Un risultato tutt’altro che scontato, voluto principalmente dal premier Pedro Sánchez e dalla ministra del Lavoro Yolanda Díaz, leader di Sumar, nuovo rassemblement di sinistra, i quali nell’ultimo anno hanno lavorato al fianco delle parti sociali. Non è un caso che il patto sia stato apertamente osteggiato dai Populares, capaci di esercitare non poche pressioni sulla patronal, ufficialmente per limitare le strumentalizzazioni di un esecutivo giudicato poco credibile dai conservatori, di fatto per parare il colpo della potente retorica governativa che ne sarebbe seguita. Ed infatti il ‘sanchismo’ in queste settimane ha fatto bandiera dei risultati in economia e nel mondo del lavoro, tuttavia le intenzioni di voto sono impietose continuando ad attestare un’avanzata significativa della destra, a tal punto che la stessa dottrina politica è chiamata a rivedere il consolidato paradigma secondo cui i dati sull’occupazione rappresentano il principale indicatore sulla salute di un governo.
Oggi è forse l’inflazione galoppante ad incidere di più negli orientamenti politici, e seppur la campagna non sia formalmente iniziata, il premier Sánchez prova a raddrizzare per tempo una rotta incerta mettendo in campo tutti gli strumenti utili, compresa la macchina della propaganda fondata sulla tecnica della anticipazione in ogni nuovo comizio delle misure che verranno adottate nel seno del Consiglio dei ministri.
Yolanda Díaz, invece, forte dei risultati acquisiti come ministra del Lavoro, prova a recuperare la scena esaltando la qualità delle riforme volute dal suo dicastero, leggi capaci di combattere la precarietà attraverso una robusta conversione dei contratti a termine in rapporti indeterminati. E in un recente intervento parlamentare ha annunciato con orgoglio modifiche anche nei protocolli di prevenzione sui rischi assicurando a coloro che lavorano all’aperto la cautelativa sospensione delle attività durante le intense ondate di calore che si abbattono sulle regioni devastate da un livello di siccità mai conosciuto prima. La qualità delle misure legislative sul lavoro, secondo la ministra, segnerebbe un solco profondo tra il governo spagnolo e l’esecutivo guidato dal premier Meloni, hanno creato non pochi dissapori negli ambienti politici romani le sue dichiarazioni sulle ‘leyes basura’ (leggi spazzatura) volute in Italia su reddito di cittadinanza e contratti a termine. Una critica diretta a colpire Vox, l’ultradestra alleata di Fratelli d’Italia che condivide molte delle azioni intraprese dal governo Meloni in campo economico.

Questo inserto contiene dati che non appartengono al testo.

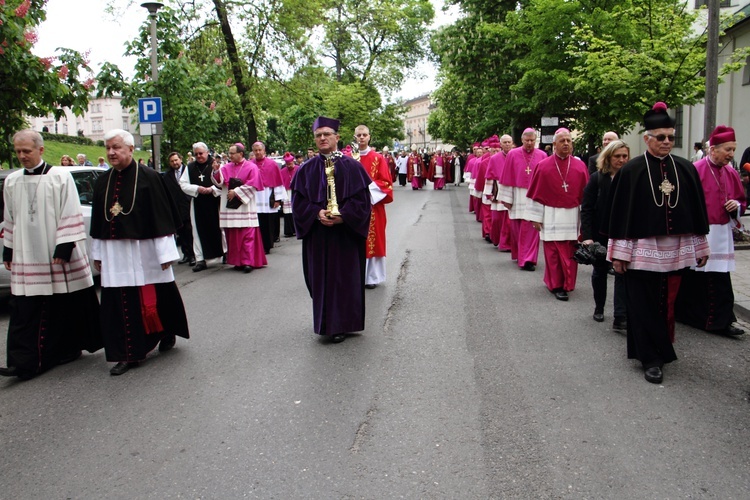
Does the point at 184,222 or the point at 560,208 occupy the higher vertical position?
the point at 560,208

Al di là delle polemiche transnazionali, le elezioni locali nelle importanti regioni di Madrid e di Valencia preoccupano i socialisti, la comunidad della capitale sembra confermarsi appannaggio della destra, più incerta è la partita che si gioca nella regione di levante. Valencia negli ultimi anni è divenuta un importante baluardo della sinistra e potrebbe resistere, con uno scarto minimo, all’onda di destra.

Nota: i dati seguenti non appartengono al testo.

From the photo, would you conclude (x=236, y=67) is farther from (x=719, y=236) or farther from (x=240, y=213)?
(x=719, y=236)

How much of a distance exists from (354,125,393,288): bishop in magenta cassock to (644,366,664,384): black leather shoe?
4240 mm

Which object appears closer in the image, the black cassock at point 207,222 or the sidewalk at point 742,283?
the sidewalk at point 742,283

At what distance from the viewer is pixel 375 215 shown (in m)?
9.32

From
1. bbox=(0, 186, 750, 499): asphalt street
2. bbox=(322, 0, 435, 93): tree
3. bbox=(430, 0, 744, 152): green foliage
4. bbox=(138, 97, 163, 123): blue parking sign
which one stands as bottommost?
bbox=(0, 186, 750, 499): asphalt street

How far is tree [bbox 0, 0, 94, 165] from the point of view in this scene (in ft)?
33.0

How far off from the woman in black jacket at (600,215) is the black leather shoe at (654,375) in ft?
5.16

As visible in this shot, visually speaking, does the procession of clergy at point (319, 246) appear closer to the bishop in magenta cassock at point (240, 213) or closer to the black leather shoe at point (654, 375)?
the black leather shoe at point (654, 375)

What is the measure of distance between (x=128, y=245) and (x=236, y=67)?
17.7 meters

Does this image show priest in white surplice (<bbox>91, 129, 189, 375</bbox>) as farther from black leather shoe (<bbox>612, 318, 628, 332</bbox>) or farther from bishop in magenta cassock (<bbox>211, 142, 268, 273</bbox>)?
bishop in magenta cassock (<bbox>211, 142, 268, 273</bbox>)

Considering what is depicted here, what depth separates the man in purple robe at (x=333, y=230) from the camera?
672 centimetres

Sulle elezioni locali del prossimo 28 maggio sono puntati tutti i riflettori della politica nazionale, e saranno anche i risultati delle isole – le Canarie e le Baleari -, e del nord, Asturie e Navarra, regioni governate dai socialisti, a dire se la continuità o il ricambio nei Parlamenti locali può essere l’anticamera di quanto si vedrà nelle consultazioni di dicembre.

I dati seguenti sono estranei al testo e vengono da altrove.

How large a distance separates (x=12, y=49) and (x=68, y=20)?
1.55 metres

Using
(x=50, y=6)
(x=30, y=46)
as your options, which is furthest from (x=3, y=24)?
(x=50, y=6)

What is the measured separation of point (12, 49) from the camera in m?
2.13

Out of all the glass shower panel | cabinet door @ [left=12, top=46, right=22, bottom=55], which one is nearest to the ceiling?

Intanto una campagna locale già anomala si aprirà il prossimo venerdì con la concomitante visita del premier spagnolo nel cuore del potere mondiale, lo studio ovale della Casa Bianca. Gli ambienti vicini a Joe Biden si sono affrettati a precisare che la data dell’incontro fu decisa dal presidente americano che nulla sapeva delle elezioni locali.
E c’è da crederci.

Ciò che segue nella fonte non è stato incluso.